**TAREAS:**
1. Reproduce el fragmento del texto sobre el Valle de los Caídos que va desde "En ocasiones pienso" hasta "o la comedia.".
2. Según el texto sobre el Valle de los Caídos, ¿qué himno se cantaba los sábados por la mañana después del rosario?
3. Traduce al inglés esta oración del texto sobre el Valle de los Caídos: "Sí, joven lector, así era aquella España de no hace tanto."

El cadáver de Franco y nuestra mala memoria
Para varias generaciones de españoles, ese lugar conocido oficialmente como Valle de los Caídos, tiene resonancias amargas, incluso para quienes comparten el discurso nacional-católico y funerario del franquismo. Aunque no he visitado tan siniestro monumento, lo cierto es que en mis tiempos escolares eran normales las “excursiones” a Cuelgamuros (derivado de cuelga moros), organizadas por los ayuntamientos de toda España, y particularmente por los colegios, públicos o privados. Se trataba de glorificar al gran ausente, el mártir, el modelo para la juventud, José Antonio Primo de Rivera, a quien ya recordábamos todos los sábados por la mañana, en el obligatorio ceremonial político-religioso incluido en los planes educativos; primero el rosario, dirigido por el listo de la clase, y a continuación el canto coral del himno falangista “Cara al sol”, cuyos primeros acordes iniciaba el maestro de la escuela. Sí, joven lector, así era aquella España de no hace tanto. Todo eso se hacía con la voluntad de mantener viva la memoria de que había habido una guerra, con buenos y malos, y que los buenos, los militares, falangistas, requetés y otros cruzados, bajo la bendición de la Santa Madre Iglesia, y, guiados por el Caudillo, habían triunfado sobre los malos, que eran los rojos, los enemigos de España.
En ocasiones pienso que es mejor acercarse a aquellos tiempos sombríos a través del humor, desde la distancia, como en la genial parodia de Andrés Sopeña, El florido pensil, que tiene versión teatral y también cinematográfica. Para la generación del citado escritor, y para la siguiente, hay mucho de reencuentro con una realidad casposa y sórdida, pues las cosas eran más o menos así, de manera una actitud saludable ante aquello puede ser la farsa o la comedia.
El Valle de los Caídos es un asunto pendiente, que no va a desaparecer del calendario político hasta que se adopten decisiones que acaben con esta anomalía democrática, por mucho que se desgañiten algunos tertulianos o portavoces políticos defensores de la infamia. Cuando se les replica que eso no ocurre ni en Italia ni en Alemania, tampoco en Chile o Argentina, con dictadores más recientes, sacan a relucir a Stalin y a continuación a Venezuela. A veces me pregunto si merece la pena tratar de hacer entrar en razón a quienes siguen anclados en esa cerrazón, y que, además, no caen en la cuenta de que lo que dicen pudiera ser considerado materia delictiva.

**LISTADO:**
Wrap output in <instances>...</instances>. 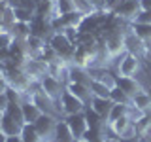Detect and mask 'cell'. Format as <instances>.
<instances>
[{
  "mask_svg": "<svg viewBox=\"0 0 151 142\" xmlns=\"http://www.w3.org/2000/svg\"><path fill=\"white\" fill-rule=\"evenodd\" d=\"M132 23H145V25H151V9H140V13L136 15V19Z\"/></svg>",
  "mask_w": 151,
  "mask_h": 142,
  "instance_id": "obj_28",
  "label": "cell"
},
{
  "mask_svg": "<svg viewBox=\"0 0 151 142\" xmlns=\"http://www.w3.org/2000/svg\"><path fill=\"white\" fill-rule=\"evenodd\" d=\"M115 85H117V87H121L130 99L134 97V95L145 91V89L140 85L138 80H136V78H129V76H115Z\"/></svg>",
  "mask_w": 151,
  "mask_h": 142,
  "instance_id": "obj_10",
  "label": "cell"
},
{
  "mask_svg": "<svg viewBox=\"0 0 151 142\" xmlns=\"http://www.w3.org/2000/svg\"><path fill=\"white\" fill-rule=\"evenodd\" d=\"M93 12H106V0H87Z\"/></svg>",
  "mask_w": 151,
  "mask_h": 142,
  "instance_id": "obj_29",
  "label": "cell"
},
{
  "mask_svg": "<svg viewBox=\"0 0 151 142\" xmlns=\"http://www.w3.org/2000/svg\"><path fill=\"white\" fill-rule=\"evenodd\" d=\"M40 89L53 102H57V101H60V95L64 93L66 85L60 82L59 78H55V76H51V74H45V76H42V78H40Z\"/></svg>",
  "mask_w": 151,
  "mask_h": 142,
  "instance_id": "obj_4",
  "label": "cell"
},
{
  "mask_svg": "<svg viewBox=\"0 0 151 142\" xmlns=\"http://www.w3.org/2000/svg\"><path fill=\"white\" fill-rule=\"evenodd\" d=\"M4 80H6V68L0 66V82H4Z\"/></svg>",
  "mask_w": 151,
  "mask_h": 142,
  "instance_id": "obj_33",
  "label": "cell"
},
{
  "mask_svg": "<svg viewBox=\"0 0 151 142\" xmlns=\"http://www.w3.org/2000/svg\"><path fill=\"white\" fill-rule=\"evenodd\" d=\"M15 42V36H13V32L9 30V28H2L0 30V49H9V46Z\"/></svg>",
  "mask_w": 151,
  "mask_h": 142,
  "instance_id": "obj_27",
  "label": "cell"
},
{
  "mask_svg": "<svg viewBox=\"0 0 151 142\" xmlns=\"http://www.w3.org/2000/svg\"><path fill=\"white\" fill-rule=\"evenodd\" d=\"M132 106H136L138 110L142 112H151V95L147 91H142L138 95H134L132 97Z\"/></svg>",
  "mask_w": 151,
  "mask_h": 142,
  "instance_id": "obj_20",
  "label": "cell"
},
{
  "mask_svg": "<svg viewBox=\"0 0 151 142\" xmlns=\"http://www.w3.org/2000/svg\"><path fill=\"white\" fill-rule=\"evenodd\" d=\"M21 108H23V117H25V123H36L38 117L44 114L34 102L30 101V99H25V101L21 102Z\"/></svg>",
  "mask_w": 151,
  "mask_h": 142,
  "instance_id": "obj_16",
  "label": "cell"
},
{
  "mask_svg": "<svg viewBox=\"0 0 151 142\" xmlns=\"http://www.w3.org/2000/svg\"><path fill=\"white\" fill-rule=\"evenodd\" d=\"M74 142H89V140H85V138H74Z\"/></svg>",
  "mask_w": 151,
  "mask_h": 142,
  "instance_id": "obj_36",
  "label": "cell"
},
{
  "mask_svg": "<svg viewBox=\"0 0 151 142\" xmlns=\"http://www.w3.org/2000/svg\"><path fill=\"white\" fill-rule=\"evenodd\" d=\"M6 112L13 117V120H17L19 123H23V125H25V117H23L21 102H9V104H8V108H6Z\"/></svg>",
  "mask_w": 151,
  "mask_h": 142,
  "instance_id": "obj_26",
  "label": "cell"
},
{
  "mask_svg": "<svg viewBox=\"0 0 151 142\" xmlns=\"http://www.w3.org/2000/svg\"><path fill=\"white\" fill-rule=\"evenodd\" d=\"M51 47H53V51L57 55L60 57V59H64L66 63L70 64V61H72V55H74V40L68 36V32L66 30H60V32H53V34L49 36V42H47Z\"/></svg>",
  "mask_w": 151,
  "mask_h": 142,
  "instance_id": "obj_1",
  "label": "cell"
},
{
  "mask_svg": "<svg viewBox=\"0 0 151 142\" xmlns=\"http://www.w3.org/2000/svg\"><path fill=\"white\" fill-rule=\"evenodd\" d=\"M142 9H151V0H140Z\"/></svg>",
  "mask_w": 151,
  "mask_h": 142,
  "instance_id": "obj_30",
  "label": "cell"
},
{
  "mask_svg": "<svg viewBox=\"0 0 151 142\" xmlns=\"http://www.w3.org/2000/svg\"><path fill=\"white\" fill-rule=\"evenodd\" d=\"M25 46H27V53L28 57H40L44 53V49L47 47L44 36H38V34H30L25 40Z\"/></svg>",
  "mask_w": 151,
  "mask_h": 142,
  "instance_id": "obj_13",
  "label": "cell"
},
{
  "mask_svg": "<svg viewBox=\"0 0 151 142\" xmlns=\"http://www.w3.org/2000/svg\"><path fill=\"white\" fill-rule=\"evenodd\" d=\"M13 8V19L15 21H19V23H32L34 21V13L32 12H28V9H25V8H19V6H12Z\"/></svg>",
  "mask_w": 151,
  "mask_h": 142,
  "instance_id": "obj_24",
  "label": "cell"
},
{
  "mask_svg": "<svg viewBox=\"0 0 151 142\" xmlns=\"http://www.w3.org/2000/svg\"><path fill=\"white\" fill-rule=\"evenodd\" d=\"M76 9H78L76 0H55V12H57V15H64V13L76 12Z\"/></svg>",
  "mask_w": 151,
  "mask_h": 142,
  "instance_id": "obj_23",
  "label": "cell"
},
{
  "mask_svg": "<svg viewBox=\"0 0 151 142\" xmlns=\"http://www.w3.org/2000/svg\"><path fill=\"white\" fill-rule=\"evenodd\" d=\"M85 108H87V104L83 101H79L78 97H74L70 91H66L60 95V101H59V110L64 114V116H74V114H81L85 112Z\"/></svg>",
  "mask_w": 151,
  "mask_h": 142,
  "instance_id": "obj_5",
  "label": "cell"
},
{
  "mask_svg": "<svg viewBox=\"0 0 151 142\" xmlns=\"http://www.w3.org/2000/svg\"><path fill=\"white\" fill-rule=\"evenodd\" d=\"M127 104H113L111 106V110H110V114H108V117H106V123L110 125V123H113L115 120H119V117H123V116H127Z\"/></svg>",
  "mask_w": 151,
  "mask_h": 142,
  "instance_id": "obj_25",
  "label": "cell"
},
{
  "mask_svg": "<svg viewBox=\"0 0 151 142\" xmlns=\"http://www.w3.org/2000/svg\"><path fill=\"white\" fill-rule=\"evenodd\" d=\"M21 140L23 142H42L40 135H38V131H36V127L32 125V123H25V125H23Z\"/></svg>",
  "mask_w": 151,
  "mask_h": 142,
  "instance_id": "obj_22",
  "label": "cell"
},
{
  "mask_svg": "<svg viewBox=\"0 0 151 142\" xmlns=\"http://www.w3.org/2000/svg\"><path fill=\"white\" fill-rule=\"evenodd\" d=\"M6 89H8V83H6V80H4V82H0V95L6 93Z\"/></svg>",
  "mask_w": 151,
  "mask_h": 142,
  "instance_id": "obj_31",
  "label": "cell"
},
{
  "mask_svg": "<svg viewBox=\"0 0 151 142\" xmlns=\"http://www.w3.org/2000/svg\"><path fill=\"white\" fill-rule=\"evenodd\" d=\"M140 9H142L140 0H125V2H121L111 13H113L117 19H125V21L132 23V21L136 19V15L140 13Z\"/></svg>",
  "mask_w": 151,
  "mask_h": 142,
  "instance_id": "obj_8",
  "label": "cell"
},
{
  "mask_svg": "<svg viewBox=\"0 0 151 142\" xmlns=\"http://www.w3.org/2000/svg\"><path fill=\"white\" fill-rule=\"evenodd\" d=\"M0 127L4 129V133L8 136H21V131H23V123L13 120L8 112H4L2 117H0Z\"/></svg>",
  "mask_w": 151,
  "mask_h": 142,
  "instance_id": "obj_14",
  "label": "cell"
},
{
  "mask_svg": "<svg viewBox=\"0 0 151 142\" xmlns=\"http://www.w3.org/2000/svg\"><path fill=\"white\" fill-rule=\"evenodd\" d=\"M87 106L91 108V110H94L98 116H102L104 120H106L108 114H110V110H111V106H113V102L110 101V99H102V97H94V95H93L91 102H89Z\"/></svg>",
  "mask_w": 151,
  "mask_h": 142,
  "instance_id": "obj_15",
  "label": "cell"
},
{
  "mask_svg": "<svg viewBox=\"0 0 151 142\" xmlns=\"http://www.w3.org/2000/svg\"><path fill=\"white\" fill-rule=\"evenodd\" d=\"M55 142H74V135H72V131H70L66 120H59V121H57Z\"/></svg>",
  "mask_w": 151,
  "mask_h": 142,
  "instance_id": "obj_18",
  "label": "cell"
},
{
  "mask_svg": "<svg viewBox=\"0 0 151 142\" xmlns=\"http://www.w3.org/2000/svg\"><path fill=\"white\" fill-rule=\"evenodd\" d=\"M2 28H6V25H4V23L0 21V30H2Z\"/></svg>",
  "mask_w": 151,
  "mask_h": 142,
  "instance_id": "obj_37",
  "label": "cell"
},
{
  "mask_svg": "<svg viewBox=\"0 0 151 142\" xmlns=\"http://www.w3.org/2000/svg\"><path fill=\"white\" fill-rule=\"evenodd\" d=\"M106 142H125V140H123V138H117V136H115V138H110V136H106Z\"/></svg>",
  "mask_w": 151,
  "mask_h": 142,
  "instance_id": "obj_35",
  "label": "cell"
},
{
  "mask_svg": "<svg viewBox=\"0 0 151 142\" xmlns=\"http://www.w3.org/2000/svg\"><path fill=\"white\" fill-rule=\"evenodd\" d=\"M129 30L132 34H136L140 40H144L147 47H151V25L145 23H129Z\"/></svg>",
  "mask_w": 151,
  "mask_h": 142,
  "instance_id": "obj_17",
  "label": "cell"
},
{
  "mask_svg": "<svg viewBox=\"0 0 151 142\" xmlns=\"http://www.w3.org/2000/svg\"><path fill=\"white\" fill-rule=\"evenodd\" d=\"M66 91H70L74 97H78L79 101H83L85 104L91 102L93 99V91L87 83H79V82H68L66 83Z\"/></svg>",
  "mask_w": 151,
  "mask_h": 142,
  "instance_id": "obj_12",
  "label": "cell"
},
{
  "mask_svg": "<svg viewBox=\"0 0 151 142\" xmlns=\"http://www.w3.org/2000/svg\"><path fill=\"white\" fill-rule=\"evenodd\" d=\"M57 117L53 114H42L40 117H38L36 123H32V125L36 127L38 135H40L42 142H55V131H57Z\"/></svg>",
  "mask_w": 151,
  "mask_h": 142,
  "instance_id": "obj_2",
  "label": "cell"
},
{
  "mask_svg": "<svg viewBox=\"0 0 151 142\" xmlns=\"http://www.w3.org/2000/svg\"><path fill=\"white\" fill-rule=\"evenodd\" d=\"M6 142H23V140H21V136H8Z\"/></svg>",
  "mask_w": 151,
  "mask_h": 142,
  "instance_id": "obj_34",
  "label": "cell"
},
{
  "mask_svg": "<svg viewBox=\"0 0 151 142\" xmlns=\"http://www.w3.org/2000/svg\"><path fill=\"white\" fill-rule=\"evenodd\" d=\"M104 47H106L110 59L121 57L123 53H127V46H125V32H121L119 28H113L110 34L104 40Z\"/></svg>",
  "mask_w": 151,
  "mask_h": 142,
  "instance_id": "obj_3",
  "label": "cell"
},
{
  "mask_svg": "<svg viewBox=\"0 0 151 142\" xmlns=\"http://www.w3.org/2000/svg\"><path fill=\"white\" fill-rule=\"evenodd\" d=\"M110 101H111L113 104H127V106H129V104L132 102V99H130L125 91H123L121 87L113 85V87H111V93H110Z\"/></svg>",
  "mask_w": 151,
  "mask_h": 142,
  "instance_id": "obj_21",
  "label": "cell"
},
{
  "mask_svg": "<svg viewBox=\"0 0 151 142\" xmlns=\"http://www.w3.org/2000/svg\"><path fill=\"white\" fill-rule=\"evenodd\" d=\"M108 127H110V131L117 138H123V140H130V138H134V135H136V125L129 116L119 117V120H115L113 123H110Z\"/></svg>",
  "mask_w": 151,
  "mask_h": 142,
  "instance_id": "obj_6",
  "label": "cell"
},
{
  "mask_svg": "<svg viewBox=\"0 0 151 142\" xmlns=\"http://www.w3.org/2000/svg\"><path fill=\"white\" fill-rule=\"evenodd\" d=\"M125 46H127V51L129 53H134V55H138V57H142V55H145L147 53V44H145L144 40H140L136 34H132L130 30H127L125 32Z\"/></svg>",
  "mask_w": 151,
  "mask_h": 142,
  "instance_id": "obj_11",
  "label": "cell"
},
{
  "mask_svg": "<svg viewBox=\"0 0 151 142\" xmlns=\"http://www.w3.org/2000/svg\"><path fill=\"white\" fill-rule=\"evenodd\" d=\"M6 140H8V135L4 133V129H2V127H0V142H6Z\"/></svg>",
  "mask_w": 151,
  "mask_h": 142,
  "instance_id": "obj_32",
  "label": "cell"
},
{
  "mask_svg": "<svg viewBox=\"0 0 151 142\" xmlns=\"http://www.w3.org/2000/svg\"><path fill=\"white\" fill-rule=\"evenodd\" d=\"M145 142H151V135H149V136H147V138H145Z\"/></svg>",
  "mask_w": 151,
  "mask_h": 142,
  "instance_id": "obj_38",
  "label": "cell"
},
{
  "mask_svg": "<svg viewBox=\"0 0 151 142\" xmlns=\"http://www.w3.org/2000/svg\"><path fill=\"white\" fill-rule=\"evenodd\" d=\"M140 70V57L134 55V53H123L121 55V61L117 64V72L119 76H129V78H134Z\"/></svg>",
  "mask_w": 151,
  "mask_h": 142,
  "instance_id": "obj_7",
  "label": "cell"
},
{
  "mask_svg": "<svg viewBox=\"0 0 151 142\" xmlns=\"http://www.w3.org/2000/svg\"><path fill=\"white\" fill-rule=\"evenodd\" d=\"M89 87H91V91L94 97H102V99H110V93H111V87L108 83H104L102 80L98 78H93L91 83H89Z\"/></svg>",
  "mask_w": 151,
  "mask_h": 142,
  "instance_id": "obj_19",
  "label": "cell"
},
{
  "mask_svg": "<svg viewBox=\"0 0 151 142\" xmlns=\"http://www.w3.org/2000/svg\"><path fill=\"white\" fill-rule=\"evenodd\" d=\"M64 120H66V123H68V127H70V131H72L74 138H83V135L89 129V123H87V116H85V112L74 114V116H64Z\"/></svg>",
  "mask_w": 151,
  "mask_h": 142,
  "instance_id": "obj_9",
  "label": "cell"
}]
</instances>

**RESPUESTAS COMPLETAS:**
1.
En ocasiones pienso que es mejor acercarse a aquellos tiempos sombríos a través del humor, desde la distancia, como en la genial parodia de Andrés Sopeña, El florido pensil, que tiene versión teatral y también cinematográfica. Para la generación del citado escritor, y para la siguiente, hay mucho de reencuentro con una realidad casposa y sórdida, pues las cosas eran más o menos así, de manera una actitud saludable ante aquello puede ser la farsa o la comedia.

2. El himno falangista "Cara al sol".

3. Yes, young reader, that is what the Spain of not so long ago was like.